New details on the Archegos fallout emerged Thursday with Credit Suisse saying it would slash its lending to hedge funds by a third after the blow up cost the bank US$5.5 billion. The losses were among the costliest in the firm’s history and have prompted it to tap investors for US$2 billion in fresh capital.

If the SEC requires more transparency, it would be welcomed by business groups that have long argued that investors should be compelled to disclose bets against companies and derivatives that are directly linked to share prices.

But hedge funds and activist investors would likely lobby to fend off changes. Such firms claim that having to reveal short positions would make them targets of corporate smear campaigns and deter trading that can expose badly run companies or even frauds. The industry also says more disclosure isn’t necessary because market participants already know the level of negative wagers made against specific companies even if they can’t see who’s making the trades.
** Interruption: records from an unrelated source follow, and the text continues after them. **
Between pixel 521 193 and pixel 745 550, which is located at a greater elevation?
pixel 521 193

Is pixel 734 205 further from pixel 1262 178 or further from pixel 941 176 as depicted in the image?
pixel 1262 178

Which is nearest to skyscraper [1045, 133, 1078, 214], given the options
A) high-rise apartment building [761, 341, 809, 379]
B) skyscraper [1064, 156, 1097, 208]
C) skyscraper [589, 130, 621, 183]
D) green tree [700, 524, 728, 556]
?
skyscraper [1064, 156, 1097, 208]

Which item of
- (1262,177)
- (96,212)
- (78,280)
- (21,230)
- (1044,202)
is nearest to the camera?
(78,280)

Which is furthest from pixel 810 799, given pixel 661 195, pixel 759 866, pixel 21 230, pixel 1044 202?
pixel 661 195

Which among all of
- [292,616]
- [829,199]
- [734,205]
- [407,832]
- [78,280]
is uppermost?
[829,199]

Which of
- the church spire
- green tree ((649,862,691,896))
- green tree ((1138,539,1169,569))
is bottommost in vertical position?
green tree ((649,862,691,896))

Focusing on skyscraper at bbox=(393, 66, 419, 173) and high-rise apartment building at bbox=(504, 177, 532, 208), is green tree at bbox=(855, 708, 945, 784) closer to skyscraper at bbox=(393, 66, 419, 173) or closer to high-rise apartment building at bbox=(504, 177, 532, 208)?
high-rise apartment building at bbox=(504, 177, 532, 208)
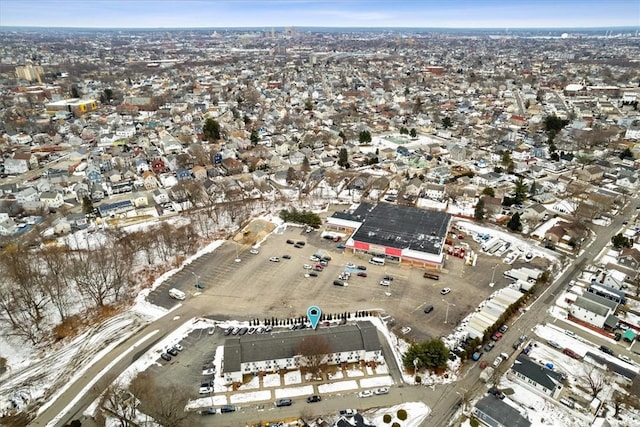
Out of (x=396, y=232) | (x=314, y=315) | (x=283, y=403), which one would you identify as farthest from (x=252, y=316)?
(x=396, y=232)

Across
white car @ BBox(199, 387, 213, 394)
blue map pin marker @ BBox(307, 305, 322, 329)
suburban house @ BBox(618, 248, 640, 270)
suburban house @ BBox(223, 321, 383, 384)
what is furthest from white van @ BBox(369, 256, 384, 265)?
suburban house @ BBox(618, 248, 640, 270)

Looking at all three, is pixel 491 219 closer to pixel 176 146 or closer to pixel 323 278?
pixel 323 278

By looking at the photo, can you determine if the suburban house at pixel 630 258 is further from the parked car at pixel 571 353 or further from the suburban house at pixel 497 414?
the suburban house at pixel 497 414

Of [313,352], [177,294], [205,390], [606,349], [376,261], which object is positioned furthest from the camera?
[376,261]

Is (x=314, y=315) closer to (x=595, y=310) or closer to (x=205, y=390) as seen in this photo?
(x=205, y=390)

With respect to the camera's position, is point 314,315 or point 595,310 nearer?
point 314,315

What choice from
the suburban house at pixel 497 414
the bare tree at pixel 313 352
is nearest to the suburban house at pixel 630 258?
the suburban house at pixel 497 414

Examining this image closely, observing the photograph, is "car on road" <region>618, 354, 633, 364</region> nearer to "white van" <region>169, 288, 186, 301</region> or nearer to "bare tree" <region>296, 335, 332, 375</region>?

One thorny issue the SEC is examining is how much legal flexibility it has to revamp rules, some of the people said. Current disclosure requirements are based on equity stakes that give investors the right to vote shares in corporate elections, not complex financial instruments like derivatives or options.

Democrats on the House Financial Services Committee are also evaluating whether regulations should be tightened, including by making family offices like Archegos file confidential forms to the SEC that are meant to help identify threats to market stability, a congressional aide said. Even when family offices file 13Fs, they often avoid reporting their investments publicly because the SEC permits them to submit parts of the documents covertly.

There isn’t yet a push to pass legislation because lawmakers would like to give Gensler time to get up to speed in his new job, according to the aide. In addition, some congressional members believe the SEC has all the authority it needs to make changes.

Any move to increase transparency would be a reversal from what was proposed during the Trump administration when the SEC sought to exempt firms from filing 13Fs unless they held stock worth at least US$3.5 billion. The plan was scuttled late last year amid heavy criticism from public companies.